Published by Ryan Tobin on

This is Part 3 of a 13-part series of brief reflections on the letters of Paul. These reflections are part of the Saturday Morning Prayer service for St. Stephen’s Episcopal Cathedral’s Facebook Live Ministry.

Therefore, if you were raised with Christ, look for the things that are above where Christ is sitting at God’s right side. Think about the things above and not things on earth. You died, and your life is hidden with Christ in God. When Christ, who is your life, is revealed, then you also will be revealed with him in glory.

So put to death the parts of your life that belong to the earth, such as sexual immorality, moral corruption, lust, evil desire, and greed (which is idolatry). The wrath of God is coming upon disobedient people because of these things. You used to live this way, when you were alive to these things.

But now set aside these things, such as anger, rage, malice, slander, and obscene language. Don’t lie to each other. Take off the old human nature with its practices and put on the new nature, which is renewed in knowledge by conforming to the image of the one who created it.
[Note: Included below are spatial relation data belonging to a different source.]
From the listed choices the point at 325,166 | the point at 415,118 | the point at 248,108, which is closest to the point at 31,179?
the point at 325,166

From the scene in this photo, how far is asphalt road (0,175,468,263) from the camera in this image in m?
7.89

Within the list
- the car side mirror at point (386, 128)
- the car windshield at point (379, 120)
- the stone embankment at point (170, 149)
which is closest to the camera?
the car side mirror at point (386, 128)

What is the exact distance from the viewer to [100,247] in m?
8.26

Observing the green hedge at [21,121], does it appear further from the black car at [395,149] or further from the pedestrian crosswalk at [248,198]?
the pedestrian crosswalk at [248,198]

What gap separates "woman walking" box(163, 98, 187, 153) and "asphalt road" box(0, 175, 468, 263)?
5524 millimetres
Colossians 3:1-10 (Common English Bible)

Living as a Christian.

Paul’s letter to the Colossians can be thought of as a letter of instruction to those who have converted to faith in Christ. It answers the question: “What do I do now?” Some people believed then — as many do today — that a Christian need do nothing more than confess a faith in Christ. Paul disagrees.

You have died and been raised.

Paul makes the surprising argument here that baptized believers have died and started a new life. We can still see this reflect in our own baptismal rites — the priest blesses the water saying

In it, we are buried with Christ in his death. By it, we share in his resurrection.

The Book of Common Prayer, page 306.

For Paul, when a person is baptized, that means the end of an old life and the beginning of a new life.

Your behavior should match your status.

And so, he teaches that baptized believers need to “put on” this new life, this new nature. Stop engaging in sinful and destructive behaviors! Paul is not saying that believers “earn” their salvation by being righteous, but he does want believers to start acting righteously as a response to God’s gift of salvation.

Restoring the Image of God.

Paul even goes so far as to suggest that baptism confers on us a new self that is renewed in “the image of God.” This harkens back to Genesis, where humankind is created in the image of God. Paul believes that the New Life that JEsus offers us through baptism is a means of restoring the goodness of the world that God intended in Genesis. Paul doesn’t want his people to squander this git by reverting to the same behaviors that separated humanity from God in the first place.